TRECHO DO DOCUMENTO
■ ■ ■ ■
O país inteiro teve a oportunidade de assistir uma Câmara de Deputados composta, em sua esmagadora maioria, por parlamentares que mostravam o seu quilate nas bizarras e patéticas declarações ou justificativas de seus votos. Mais grave, ainda: tudo se passando sob a presidência de um réu no STF, acusado pelos crimes de corrupção passiva e lavagem de dinheiro, que aguarda (?) decisão desta mesma Corte sobre o seu próprio afastamento desse posto, por, de acordo com pedido do procurador-geral da República, usar o cargo em benefício próprio, integrar organização criminosa e tentar obstruir investigações criminais.
Foi este mesmo réu a grande liderança do gravíssimo processo de impedimento de uma presidente da República, que chegava ao seu final no âmbito da Câmara. Fora ele mesmo que aceitou e deu seguimento a uma representação contra a presidente, pedindo o seu impedimento por crime de responsabilidade, sob a acusação de manobras fiscais e orçamentárias. Essa decisão foi tomada após o partido da presidente ter optado, naquela mesma casa, por garantir os votos que lhe levariam à Comissão de Ética. Uma decisão monocrática e eivada de vingança.
Agora, essa curiosa e deprimente instância de poder e representação política decidiu aceitar a admissibilidade de um processo que poderá levar Dilma ao seu impedimento, de acordo com a vontade de uma campanha de massa sob o comando – político e financeiro – de entidades empresariais e redes nacionais de televisão.
Não quero aqui tratar das imensas e maiores responsabilidades do NeoPT e de seu comandante Lula pela situação em que nos encontramos. Mas é inevitável apontar que o padrão conciliatório de governabilidade, defendido desde 2002 e assumido pelo movimento lulista, foi rotundamente derrotado. E, na luta contra o impedimento, mais um show de incompetência foi dado, com a tentativa frustrada de encontrar uma saída para o governo através de um esdrúxulo acordo com o bloco PP/PDS/PR.
No entanto, quais são de fato os interesses que levam a burguesia brasileira, através de suas entidades de classe e algumas organizações empresariais, a investir na deposição do governo Dilma?
Este, o governo Dilma, desde que reeleito, tem procurado absorver e assumir o receituário liberal ortodoxo para enfrentar a crise. Talvez o seu erro mais grave, dentre muitos, tenha sido justamente esse: a total mudança entre o seu discurso de campanha e as medidas e propostas de ação feitas logo após. Jogou o país na recessão e no desemprego, procurando se aproximar dos setores econômicos hegemônicos, no momento em que as investigações da Lava Jato lhe pressionavam. Não afastou a crise, pelo contrário, e manteve-se vulnerável à República de Curitiba.
■ ■ ■ ■
DADOS FORNECIDOS
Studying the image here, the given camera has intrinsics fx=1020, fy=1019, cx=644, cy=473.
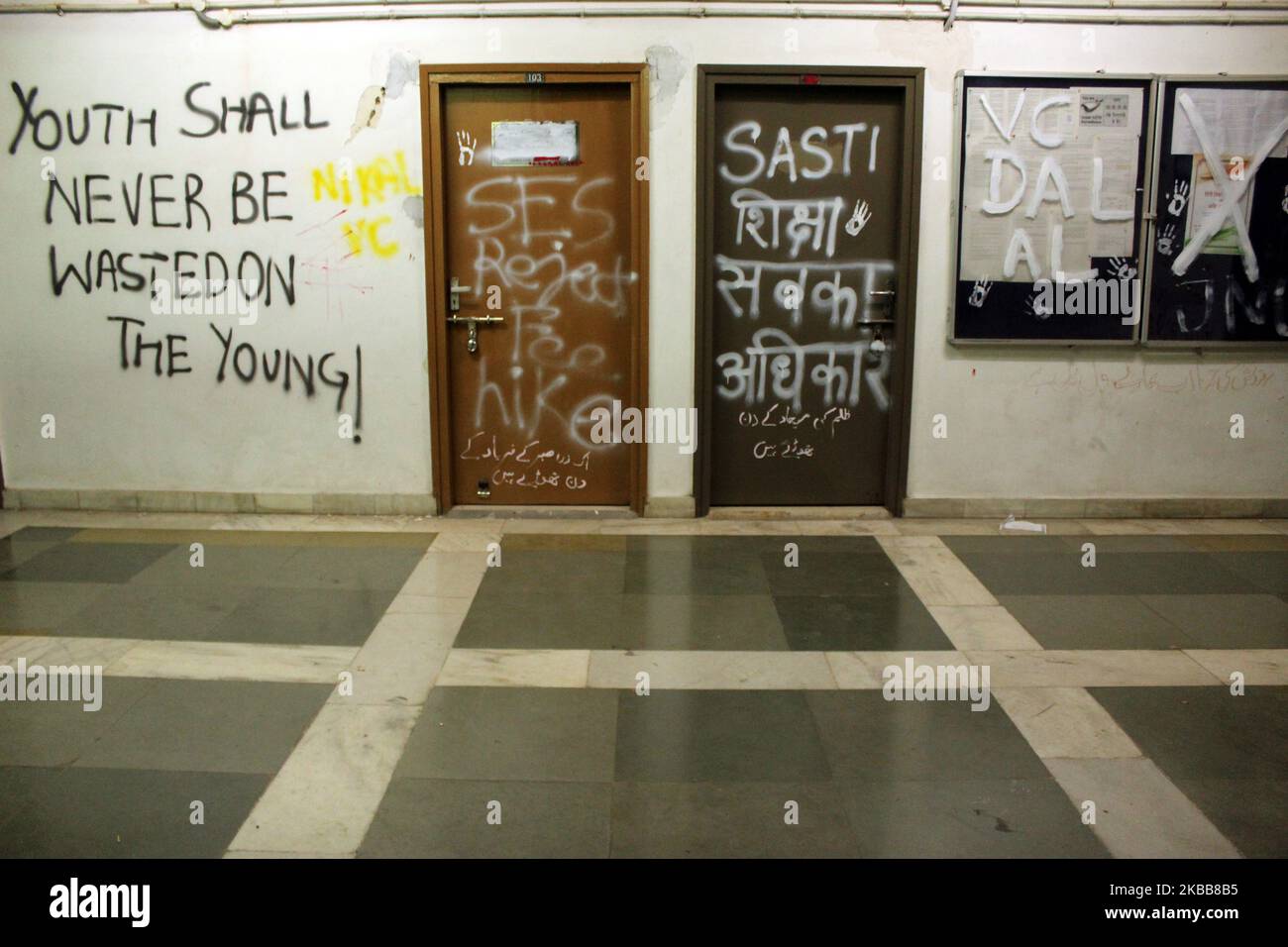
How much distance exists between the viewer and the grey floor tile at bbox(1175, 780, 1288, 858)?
321 cm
■ ■ ■ ■
O QUE FAZER
**A)** No texto sobre o impedimento de Dilma, liste os motivos pelos quais o procurador-geral da República pede que o réu que preside a Câmara seja afastado do cargo.
**B)** Dê seguimento ao texto sobre o impedimento de Dilma, começando logo depois da última frase.

RESPOSTAS
**A)**
- Usar o cargo em benefício próprio
- Integrar organização criminosa
- Tentar obstruir investigações criminais

**B)**
O receituário liberal, por sua vez, não apresenta nenhuma alternativa de superação da crise. Resume-se a uma estratégia defensiva desses setores hegemônicos – bancos e multinacionais, brasileiros e estrangeiros – e pode ser sintetizado por procurar:
- controlar parcelas ainda maiores do orçamento público, principalmente através da manutenção de elevados dispêndios com o pagamento de juros da dívida pública e da ampliação da desvinculação de receitas orçamentárias vinculadas às áreas sociais;
- reduzir o custo do trabalho, através de uma nova alteração na legislação trabalhista, restringindo direitos e flexibilizando normas de negociação entre patrões e empregados.
- abrir novas oportunidades de negócios privados, através de novas mudanças nas regras da previdência social pública – estimulando os programas de previdência complementar privada; avançando nas privatizações no âmbito da Petrobrás e do setor elétrico, bem como no restante do setor de infraestrutura, via concessões; e abrindo a área do pré-sal, com a abolição da atual Lei de Partilha.
É verdade que o governo Dilma em boa medida se rendeu a esse “programa”, mas sem a capacidade de aglutinar as forças parlamentares suficientes para viabilizar algumas medidas pontuais – como a própria volta da CPMF -, ao mesmo tempo em que encontrava resistências em sua própria base histórica de apoio, como as Centrais Sindicais. Mas, claramente, se esforçou. Trouxe para o seu ministério uma líder de classe do agronegócio, Kátia Abreu; um líder do setor industrial, Armando Monteiro, e nomeou para o ministério da Fazenda um executivo do setor bancário, Joaquim Levy.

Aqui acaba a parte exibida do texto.